— TASK BRIEF —
Name every individual submarine mentioned in the passage on Australian submarines. Exclude class names and the rescue submersible.

Like the Oberon class, the Collins-class submarines have conducted surveillance patrols. In 1999, it was reported that Waller and a second boat operated in support of the International Force for East Timor (INTERFET) providing escorts for transport ships, monitoring Indonesian communications, inserting special forces and had been collecting intelligence on East Timor for months. A submarine, possibly Waller, reportedly inserted Navy clearance divers into the Oecussi Enclave to conduct a covert beach reconnaissance ahead of an amphibious landing on 22 October 1999. Two boats Collins and Dechaineux received the special forces upgrade providing the capability whilst submerged to release several swimmers and for their reentry, filling a capability gap the former Oberon-class boat Onslow had provided. While the Collins class submarines' performance has improved over time, their maximum diving depth was permanently reduced following the near-loss of Dechaineux when a pipe burst during a practice dive in February 2003.

In 1998, the Royal Australian Navy became the fourth Navy in the world to permit women to serve on board submarines. The first female submariners began their training at the Submarine Training and Systems Centre in June 1998.

Today

The Royal Australian Navy Submarine Force Element Group Headquarters, and all six of the Collins Class submarines, are at HMAS Stirling located on Garden Island, near Perth. The majority of the Navy's submarine support facilities are also located at HMAS Stirling, including the Submarine Escape Training Facility. The LR5 submersible, which is contracted to provide the RAN's submarine rescue capability, has been based at nearby Henderson, Western Australia since June 2009.

— DATA —
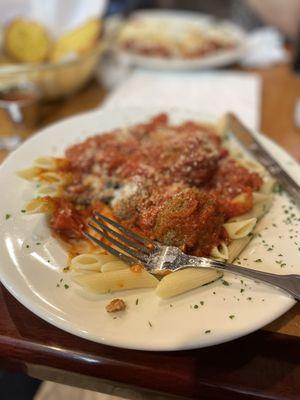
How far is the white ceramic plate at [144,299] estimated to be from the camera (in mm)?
994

— TASK ANSWER —
Waller, Collins, Dechaineux, Onslow